> [Problem requirements]: The entries follow. Please return all of them exactly.

> [Recorded information]:
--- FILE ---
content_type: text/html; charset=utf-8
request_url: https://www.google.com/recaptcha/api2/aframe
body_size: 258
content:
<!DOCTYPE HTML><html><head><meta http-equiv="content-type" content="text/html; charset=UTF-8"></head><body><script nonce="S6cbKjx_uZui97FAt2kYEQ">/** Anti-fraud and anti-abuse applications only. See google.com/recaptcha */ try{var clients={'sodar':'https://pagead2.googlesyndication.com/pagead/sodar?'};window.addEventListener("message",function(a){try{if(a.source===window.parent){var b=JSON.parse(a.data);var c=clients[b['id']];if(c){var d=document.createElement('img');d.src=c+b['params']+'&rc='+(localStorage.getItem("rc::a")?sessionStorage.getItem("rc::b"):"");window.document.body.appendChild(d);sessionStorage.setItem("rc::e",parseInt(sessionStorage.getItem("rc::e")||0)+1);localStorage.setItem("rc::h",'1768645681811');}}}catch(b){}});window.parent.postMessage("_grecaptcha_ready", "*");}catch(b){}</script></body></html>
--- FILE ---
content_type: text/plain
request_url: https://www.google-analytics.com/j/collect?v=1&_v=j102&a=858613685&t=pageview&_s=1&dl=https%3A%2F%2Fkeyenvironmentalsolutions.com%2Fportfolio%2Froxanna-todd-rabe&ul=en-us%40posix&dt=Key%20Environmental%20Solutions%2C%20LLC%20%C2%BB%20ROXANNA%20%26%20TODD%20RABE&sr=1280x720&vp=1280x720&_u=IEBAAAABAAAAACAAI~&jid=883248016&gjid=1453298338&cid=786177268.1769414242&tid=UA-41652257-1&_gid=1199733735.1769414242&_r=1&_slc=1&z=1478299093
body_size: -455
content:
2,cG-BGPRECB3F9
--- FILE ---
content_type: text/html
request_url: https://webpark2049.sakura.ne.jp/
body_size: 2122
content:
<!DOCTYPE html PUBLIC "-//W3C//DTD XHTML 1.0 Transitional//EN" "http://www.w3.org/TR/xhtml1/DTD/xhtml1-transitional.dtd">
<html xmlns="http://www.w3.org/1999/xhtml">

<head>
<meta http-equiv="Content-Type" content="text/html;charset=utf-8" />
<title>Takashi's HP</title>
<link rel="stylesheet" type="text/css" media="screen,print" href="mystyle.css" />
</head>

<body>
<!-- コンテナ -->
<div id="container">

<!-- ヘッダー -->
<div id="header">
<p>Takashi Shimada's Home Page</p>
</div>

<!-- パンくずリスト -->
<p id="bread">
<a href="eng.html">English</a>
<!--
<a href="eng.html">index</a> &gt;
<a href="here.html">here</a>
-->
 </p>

> [Output for this task]:
--- FILE ---
content_type: text/html; charset=utf-8
request_url: https://www.google.com/recaptcha/api2/aframe
body_size: 258
content:
<!DOCTYPE HTML><html><head><meta http-equiv="content-type" content="text/html; charset=UTF-8"></head><body><script nonce="S6cbKjx_uZui97FAt2kYEQ">/** Anti-fraud and anti-abuse applications only. See google.com/recaptcha */ try{var clients={'sodar':'https://pagead2.googlesyndication.com/pagead/sodar?'};window.addEventListener("message",function(a){try{if(a.source===window.parent){var b=JSON.parse(a.data);var c=clients[b['id']];if(c){var d=document.createElement('img');d.src=c+b['params']+'&rc='+(localStorage.getItem("rc::a")?sessionStorage.getItem("rc::b"):"");window.document.body.appendChild(d);sessionStorage.setItem("rc::e",parseInt(sessionStorage.getItem("rc::e")||0)+1);localStorage.setItem("rc::h",'1768645681811');}}}catch(b){}});window.parent.postMessage("_grecaptcha_ready", "*");}catch(b){}</script></body></html>
--- FILE ---
content_type: text/plain
request_url: https://www.google-analytics.com/j/collect?v=1&_v=j102&a=858613685&t=pageview&_s=1&dl=https%3A%2F%2Fkeyenvironmentalsolutions.com%2Fportfolio%2Froxanna-todd-rabe&ul=en-us%40posix&dt=Key%20Environmental%20Solutions%2C%20LLC%20%C2%BB%20ROXANNA%20%26%20TODD%20RABE&sr=1280x720&vp=1280x720&_u=IEBAAAABAAAAACAAI~&jid=883248016&gjid=1453298338&cid=786177268.1769414242&tid=UA-41652257-1&_gid=1199733735.1769414242&_r=1&_slc=1&z=1478299093
body_size: -455
content:
2,cG-BGPRECB3F9
--- FILE ---
content_type: text/html
request_url: https://webpark2049.sakura.ne.jp/
body_size: 2122
content:
<!DOCTYPE html PUBLIC "-//W3C//DTD XHTML 1.0 Transitional//EN" "http://www.w3.org/TR/xhtml1/DTD/xhtml1-transitional.dtd">
<html xmlns="http://www.w3.org/1999/xhtml">

<head>
<meta http-equiv="Content-Type" content="text/html;charset=utf-8" />
<title>Takashi's HP</title>
<link rel="stylesheet" type="text/css" media="screen,print" href="mystyle.css" />
</head>

<body>
<!-- コンテナ -->
<div id="container">

<!-- ヘッダー -->
<div id="header">
<p>Takashi Shimada's Home Page</p>
</div>

<!-- パンくずリスト -->
<p id="bread">
<a href="eng.html">English</a>
<!--
<a href="eng.html">index</a> &gt;
<a href="here.html">here</a>
-->
 </p>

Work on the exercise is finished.